Figure 1A: A typical chromatogram from fecal headspace gas from a healthy volunteer. Figure 1B: A comparison of chromatograms from three different study groups (CD, IBS-D and healthy controls) showing absence and presence of VOMs peaks.

The MS was operated in electron ionization mode scanning a mass range 17–350 with the filament emission current set at 200 mA. The ionization waveform was set ‘on’. The ion trap was operated at a target value of 50, a trap offset of 10 V and at a sampling rate of 2 scans/sec. The multiplier was set at 3.9×105. The ion trap manifold temperature was set at 180°C and the transfer line was 220°C. Ethanol standards (50 ppm, BOC, Guilford, UK) were used to ensure the SPME fiber efficiency daily [29].
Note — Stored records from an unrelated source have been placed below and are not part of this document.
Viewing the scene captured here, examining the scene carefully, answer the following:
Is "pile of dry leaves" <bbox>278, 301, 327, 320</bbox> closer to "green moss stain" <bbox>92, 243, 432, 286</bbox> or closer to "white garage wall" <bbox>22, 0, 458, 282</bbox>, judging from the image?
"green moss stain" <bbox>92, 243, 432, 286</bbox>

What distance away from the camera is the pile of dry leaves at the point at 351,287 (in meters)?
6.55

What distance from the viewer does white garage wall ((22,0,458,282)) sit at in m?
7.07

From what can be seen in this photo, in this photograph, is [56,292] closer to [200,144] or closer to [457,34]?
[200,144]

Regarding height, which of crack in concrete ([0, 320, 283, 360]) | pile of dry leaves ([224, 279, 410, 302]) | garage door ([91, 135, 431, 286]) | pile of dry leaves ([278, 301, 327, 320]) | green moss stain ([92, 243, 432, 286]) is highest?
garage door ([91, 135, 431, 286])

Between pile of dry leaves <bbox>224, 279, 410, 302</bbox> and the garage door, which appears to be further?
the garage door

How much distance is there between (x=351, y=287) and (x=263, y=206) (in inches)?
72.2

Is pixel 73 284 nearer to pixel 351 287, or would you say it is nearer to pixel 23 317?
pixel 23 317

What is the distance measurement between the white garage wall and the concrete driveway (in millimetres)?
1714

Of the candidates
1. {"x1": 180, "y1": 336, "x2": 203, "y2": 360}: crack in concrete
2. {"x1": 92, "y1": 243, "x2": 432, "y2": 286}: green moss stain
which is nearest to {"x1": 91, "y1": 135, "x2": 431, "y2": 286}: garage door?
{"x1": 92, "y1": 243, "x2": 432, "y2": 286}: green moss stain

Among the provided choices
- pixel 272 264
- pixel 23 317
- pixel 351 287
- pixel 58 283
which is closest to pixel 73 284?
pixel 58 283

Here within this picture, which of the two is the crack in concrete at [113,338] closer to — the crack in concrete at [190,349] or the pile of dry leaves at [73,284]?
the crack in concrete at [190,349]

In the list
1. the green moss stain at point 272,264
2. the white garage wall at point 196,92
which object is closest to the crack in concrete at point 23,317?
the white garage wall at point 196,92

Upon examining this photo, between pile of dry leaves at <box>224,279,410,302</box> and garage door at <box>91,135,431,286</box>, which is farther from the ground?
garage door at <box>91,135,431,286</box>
Each chromatogram generated was analysed for identification of compounds. The chromatograms were integrated and a search criterion for peak identification was set at peak area of 1,000,000. Fecal VOMs were identified by comparing the fragment pattern with those in the National Institute of Standard and Technology 2008 (NIST) library with a set match criteria of more than 90% followed by manual visual inspection using retention time matching of selected standards (Fisher Scientific, Loughborough, UK; Acros Organics, London, UK; Sigma-Aldrich, UK) where needed. There were small numbers of peaks for which the NIST library search did not find a correct match. This was either because the compound was not in the NIST library or may be because two or more different compounds co-eluted making correct assignation very challenging. Such unidentified peaks (approximately 30 in total in all experiments) were named as unknown compounds as per their retention time (for example “unknown compound RT-30.8” for peak appeared at 30.8 minutes) and these unknown compounds were also included in the analysis as unknown compounds. All chromatograms were re-inspected for the presence of sub-threshold peaks and compounds were recorded where a match was available after background subtraction.

Statistical methods

Data analysis was carried out using SPSS (Statistical Package for Social Sciences, version 16). The characteristics of the study subjects are shown in the Table 1.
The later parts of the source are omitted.